A quick Google showed up a lot of people saying to switch over to the Windows Precision Drivers - basically the Microsoft tweaked drivers set up for Windows 10 - so armed with a USB mouse to use when it all went South I started down a path I can honestly say I haven't done in about a decade; wrangling Windows device drivers!
Follow this article over at Windows Central through to the end, but don't follow the step to "Search automatically for updated driver software", instead download the updated drivers provided by Razer from here and run that. One more reboot later and you'll be set! You can open up the Settings app and check under Trackpad, you should see "Your PC has a precision touchpad". While here you can also tweak any gestures etc you want to use.
I can honestly say it feels like a new laptop now, no exaggeration. The Precision drivers are so much nicer it makes me wonder why it didn't ship with them from the start - things scroll so much smoother now, it really is a joy to use. I have no idea if this works on later Razer Blade Stealth laptops (or if it's even still needed - do the new ones come with the driver already installed?) but if you're not running the Precision drivers you really are missing out imho.
Why Windows?
When I originally bought my Razer Blade Stealth laptop I actually went straight ahead and installed Linux on it (first Ubuntu, then later I settled on Fedora*). I didn't boot into Windows in 8 months, and had partitioned the SSD to give Linux more space.

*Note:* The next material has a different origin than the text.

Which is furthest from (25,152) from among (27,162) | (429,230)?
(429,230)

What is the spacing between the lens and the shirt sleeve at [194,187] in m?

But then I bought a Razer Core, and suddenly I was booting into Windows again to game. And then I got sick of booting between Windows and Linux when I just needed to quickly SSH into a server to make a quick tweak, so looked into the classic solutions to that (PuTTY, Cygwin etc) and discovered the Windows Subsystem for Linux. This was the missing piece of my Windows puzzle - with the subsystem installed I could then "install" Ubuntu from the Windows Store. Suddenly, I had a native Bash shell within Windows - and all the tools that came with that. I could apt-get install anything I needed, and set up my userland just as I liked it (ssh .config files, git etc etc). No more dual booting needed! Over time, instead of never booting into Windows I realised I was no longer booting into Linux, so I've ended up giving Windows the entire 512GB SSD (all those games do take up a lot of space!).
Having a native Bash shell really has made a world of difference to me and my workflow, to the point I actually really like using the Stealth with Windows to get work done. I've got all I need - my Linux userland, a good selection of both open source and commercial software and ~9 hours battery life in a compact system. And when I get home, I can plug it into my Razer Core (with an AMD Radeon RX 580 installed) and game away to my hearts content!
I can't believe I'm saying it... But here we are in 2018, and I <3 Windows!
*It was actually not a bad laptop to run Linux on - pretty much everything worked out of the box (suspend/resume, wireless etc). I don't know why I'm so surprised at this in 2018, but I still remember the days of compiling kernel modules to try and get things working properly...
New Section - Windows!
Now I've been using a Razer Blade Stealth laptop for a few years I thought I should probably start a Windows section of this blog! It only seemed fair considering I've had a Linux and Apple section here for years. As is super obvious I don't update this blog anywhere near as often as I should, but hopefully this section will fill out with tips and tricks as I pick them up.
There was a time I could never imagine writing these words... But Windows is actually fun!